> SET TASK
Retype all of the text lines in the data below word for word, leaving out the pictures.

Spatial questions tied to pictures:

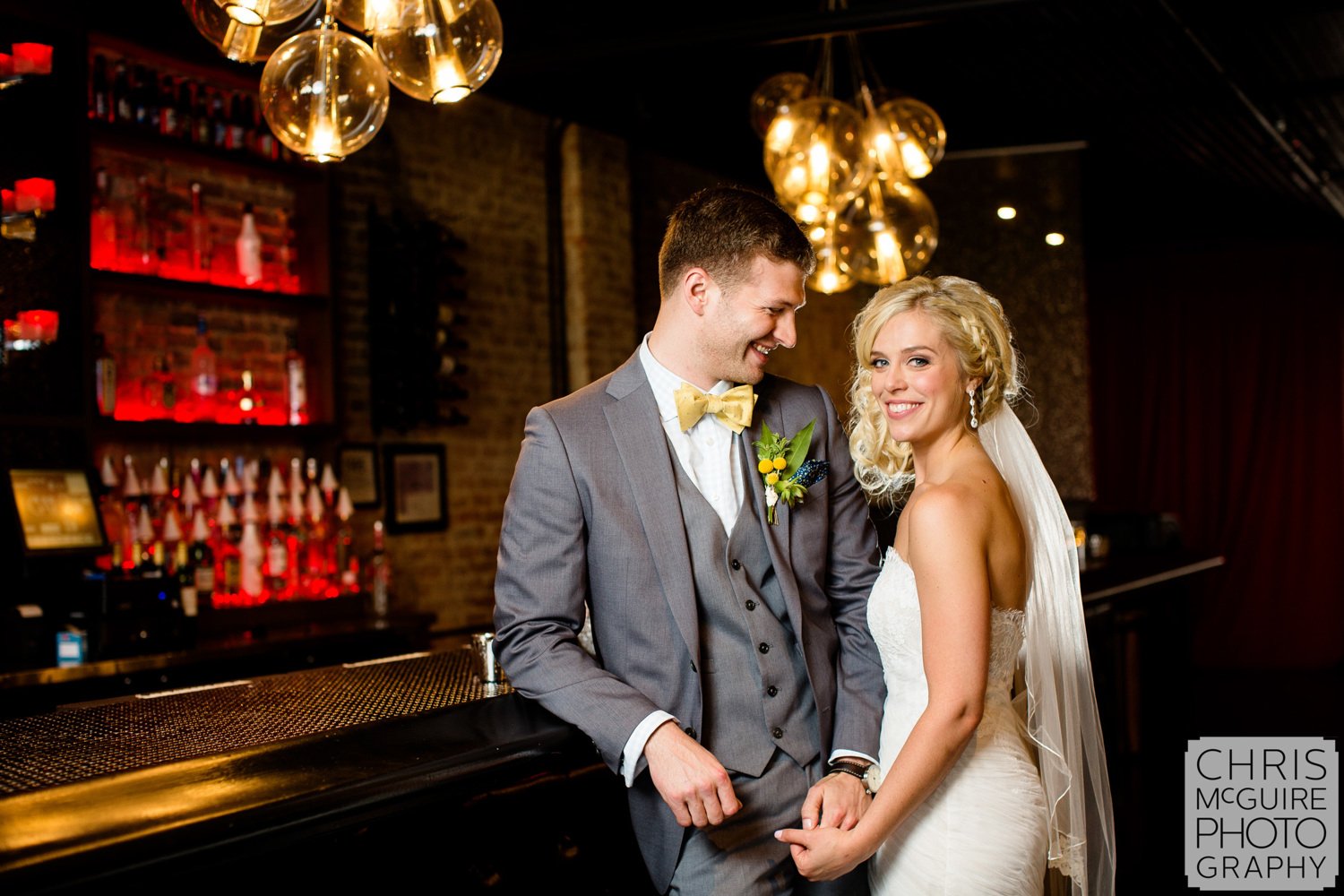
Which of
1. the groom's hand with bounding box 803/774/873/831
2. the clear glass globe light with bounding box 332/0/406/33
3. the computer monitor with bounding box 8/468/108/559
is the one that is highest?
the clear glass globe light with bounding box 332/0/406/33

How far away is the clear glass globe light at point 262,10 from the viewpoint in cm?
225

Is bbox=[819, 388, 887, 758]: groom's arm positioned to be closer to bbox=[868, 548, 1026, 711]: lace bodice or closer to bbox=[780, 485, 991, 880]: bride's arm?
bbox=[868, 548, 1026, 711]: lace bodice

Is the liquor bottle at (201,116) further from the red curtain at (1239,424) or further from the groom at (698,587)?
the red curtain at (1239,424)

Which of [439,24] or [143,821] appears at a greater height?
[439,24]

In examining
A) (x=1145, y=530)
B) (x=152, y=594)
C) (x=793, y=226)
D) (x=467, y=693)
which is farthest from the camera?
(x=1145, y=530)

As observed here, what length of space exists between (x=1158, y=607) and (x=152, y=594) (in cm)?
548

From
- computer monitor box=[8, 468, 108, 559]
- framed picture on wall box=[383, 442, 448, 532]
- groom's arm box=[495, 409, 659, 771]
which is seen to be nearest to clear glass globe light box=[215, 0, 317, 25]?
groom's arm box=[495, 409, 659, 771]

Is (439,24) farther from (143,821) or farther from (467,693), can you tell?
(143,821)

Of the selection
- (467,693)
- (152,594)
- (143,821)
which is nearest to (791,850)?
(467,693)

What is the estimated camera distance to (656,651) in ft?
6.42

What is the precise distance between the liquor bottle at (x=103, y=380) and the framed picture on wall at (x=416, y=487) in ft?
4.77

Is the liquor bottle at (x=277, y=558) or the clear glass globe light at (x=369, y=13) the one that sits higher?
the clear glass globe light at (x=369, y=13)

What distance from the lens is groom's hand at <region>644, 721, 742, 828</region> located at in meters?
1.75

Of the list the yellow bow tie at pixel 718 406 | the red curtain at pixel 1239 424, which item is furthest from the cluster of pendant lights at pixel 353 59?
the red curtain at pixel 1239 424
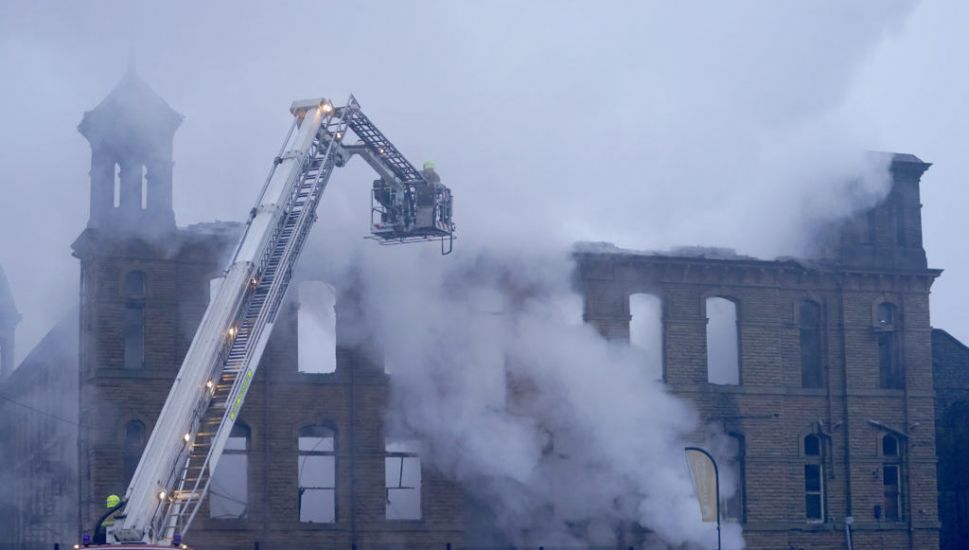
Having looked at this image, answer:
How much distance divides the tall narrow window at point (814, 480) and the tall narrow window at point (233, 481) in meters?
12.7

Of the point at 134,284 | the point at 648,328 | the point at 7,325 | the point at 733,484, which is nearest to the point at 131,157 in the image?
the point at 134,284

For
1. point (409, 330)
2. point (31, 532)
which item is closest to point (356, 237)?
point (409, 330)

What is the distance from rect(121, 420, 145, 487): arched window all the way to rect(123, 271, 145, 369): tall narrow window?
1.22 meters

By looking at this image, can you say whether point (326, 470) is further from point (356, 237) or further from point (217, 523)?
point (356, 237)

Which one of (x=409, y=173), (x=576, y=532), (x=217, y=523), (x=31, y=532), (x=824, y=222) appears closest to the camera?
(x=409, y=173)

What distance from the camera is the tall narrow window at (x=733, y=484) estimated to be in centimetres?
3066

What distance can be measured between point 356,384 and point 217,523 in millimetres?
3901

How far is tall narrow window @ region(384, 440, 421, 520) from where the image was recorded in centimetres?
2883

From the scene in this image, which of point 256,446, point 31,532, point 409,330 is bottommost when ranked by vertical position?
point 31,532

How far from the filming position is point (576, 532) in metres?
29.4

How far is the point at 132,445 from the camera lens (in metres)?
27.2

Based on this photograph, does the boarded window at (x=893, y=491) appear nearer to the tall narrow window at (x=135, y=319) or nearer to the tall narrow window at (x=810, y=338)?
the tall narrow window at (x=810, y=338)

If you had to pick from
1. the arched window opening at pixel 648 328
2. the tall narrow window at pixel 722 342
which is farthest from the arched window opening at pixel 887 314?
the arched window opening at pixel 648 328

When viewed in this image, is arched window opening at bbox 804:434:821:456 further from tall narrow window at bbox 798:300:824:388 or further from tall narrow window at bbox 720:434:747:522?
tall narrow window at bbox 720:434:747:522
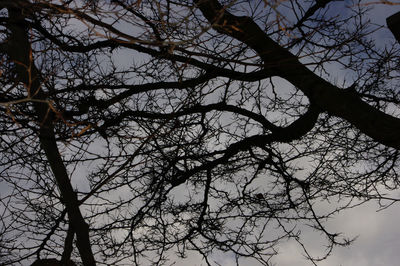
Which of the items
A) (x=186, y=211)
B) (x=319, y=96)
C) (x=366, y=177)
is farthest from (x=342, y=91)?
(x=186, y=211)

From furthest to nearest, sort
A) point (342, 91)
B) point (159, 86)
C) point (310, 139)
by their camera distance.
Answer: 1. point (310, 139)
2. point (159, 86)
3. point (342, 91)

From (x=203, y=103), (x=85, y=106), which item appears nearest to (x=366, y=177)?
(x=203, y=103)

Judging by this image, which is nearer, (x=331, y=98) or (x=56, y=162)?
(x=56, y=162)

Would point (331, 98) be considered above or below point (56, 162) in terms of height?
above

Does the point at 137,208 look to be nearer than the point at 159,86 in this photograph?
No

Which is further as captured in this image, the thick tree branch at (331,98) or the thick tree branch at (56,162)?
the thick tree branch at (331,98)

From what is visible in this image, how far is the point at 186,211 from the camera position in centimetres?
522

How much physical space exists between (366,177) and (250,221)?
1.59 m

> RIGHT ANSWER
Which of
1. the groom's hand with bounding box 803/774/873/831
2. the clear glass globe light with bounding box 332/0/406/33
3. the computer monitor with bounding box 8/468/108/559
is the one that is highest?
the clear glass globe light with bounding box 332/0/406/33

How far away is the clear glass globe light at point 262,10 from the viewpoint in cm?
225

Is bbox=[819, 388, 887, 758]: groom's arm positioned to be closer to bbox=[868, 548, 1026, 711]: lace bodice or closer to bbox=[780, 485, 991, 880]: bride's arm?
bbox=[868, 548, 1026, 711]: lace bodice

Is the liquor bottle at (201,116) further from the red curtain at (1239,424) or further from the groom at (698,587)?
the red curtain at (1239,424)

Which of [439,24] or [143,821] appears at a greater height?
[439,24]

In examining
A) (x=1145, y=530)
B) (x=152, y=594)
C) (x=793, y=226)
D) (x=467, y=693)
which is farthest from the camera?
(x=1145, y=530)

As observed here, what length of space exists between (x=1158, y=607) and (x=152, y=594) (in cm)?
548

From
- computer monitor box=[8, 468, 108, 559]
- framed picture on wall box=[383, 442, 448, 532]
- groom's arm box=[495, 409, 659, 771]
which is seen to be nearest to clear glass globe light box=[215, 0, 317, 25]?
groom's arm box=[495, 409, 659, 771]

Is (439,24) farther from (143,821) or farther from (467,693), can you tell?
(143,821)

Of the selection
- (467,693)
- (152,594)
- (143,821)
which is nearest to (791,850)?
(467,693)

What is the estimated camera distance to (656,651) in ft?
6.42

What is the precise distance between the liquor bottle at (x=103, y=380) and the framed picture on wall at (x=416, y=487) in ft?
4.77

Is the liquor bottle at (x=277, y=558) or the clear glass globe light at (x=369, y=13) the one that sits higher?
the clear glass globe light at (x=369, y=13)

What distance from the lens is groom's hand at <region>644, 721, 742, 828</region> located at in meters?
1.75

Of the list the yellow bow tie at pixel 718 406 | the red curtain at pixel 1239 424, which item is furthest from the cluster of pendant lights at pixel 353 59?
the red curtain at pixel 1239 424
Having looked at this image, answer:
How much distance divides the tall narrow window at point (814, 480) and the tall narrow window at point (233, 481) in meters?
12.7

Of the point at 134,284 | the point at 648,328 | the point at 7,325 | the point at 733,484, which is nearest to the point at 131,157 in the image?
the point at 134,284

For
1. point (409, 330)
2. point (31, 532)
which item is closest to point (356, 237)?
point (409, 330)

What is the distance from rect(121, 420, 145, 487): arched window all the way to rect(123, 271, 145, 369): tall narrow window?
1.22 meters

By looking at this image, can you say whether point (326, 470) is further from point (356, 237) or further from point (217, 523)?
point (356, 237)

Which one of (x=409, y=173), (x=576, y=532), (x=217, y=523), (x=31, y=532), (x=824, y=222) appears closest to the camera?
(x=409, y=173)

What distance from the camera is the tall narrow window at (x=733, y=484) estimated to be in centimetres?
3066

What distance can be measured between point 356,384 and point 217,523 in millimetres?
3901

How far is tall narrow window @ region(384, 440, 421, 520) from where the image was recorded in centimetres?
2883

From the scene in this image, which of point 256,446, point 31,532, point 409,330 is bottommost when ranked by vertical position?
point 31,532

How far from the filming position is point (576, 532) in metres?
29.4

How far is the point at 132,445 from the camera lens (in metres)?
27.2

Based on this photograph, does the boarded window at (x=893, y=491) appear nearer to the tall narrow window at (x=135, y=319) or nearer to the tall narrow window at (x=810, y=338)?
the tall narrow window at (x=810, y=338)

If you had to pick from
1. the arched window opening at pixel 648 328
2. the tall narrow window at pixel 722 342
which is farthest from the arched window opening at pixel 887 314?
the arched window opening at pixel 648 328

When viewed in this image, is arched window opening at bbox 804:434:821:456 further from tall narrow window at bbox 798:300:824:388 or further from tall narrow window at bbox 720:434:747:522?
tall narrow window at bbox 720:434:747:522
Which of the items
A) (x=186, y=211)
B) (x=319, y=96)
C) (x=366, y=177)
is farthest from (x=342, y=91)?
(x=186, y=211)

From furthest to nearest, sort
A) point (342, 91)
B) point (159, 86)
C) point (310, 139)
by their camera distance.
Answer: 1. point (310, 139)
2. point (159, 86)
3. point (342, 91)

From (x=203, y=103), (x=85, y=106), which item appears nearest to (x=366, y=177)?
(x=203, y=103)

Judging by this image, which is nearer, (x=331, y=98) or (x=56, y=162)?
(x=56, y=162)

Would point (331, 98) be considered above or below point (56, 162) in terms of height?
above

Does the point at 137,208 look to be nearer than the point at 159,86 in this photograph?
No

Which is further as captured in this image, the thick tree branch at (331,98) or the thick tree branch at (56,162)?
the thick tree branch at (331,98)

From what is visible in this image, how far is the point at 186,211 from the camera position in centimetres?
522

How much physical space exists between (366,177) and (250,221)?
1.59 m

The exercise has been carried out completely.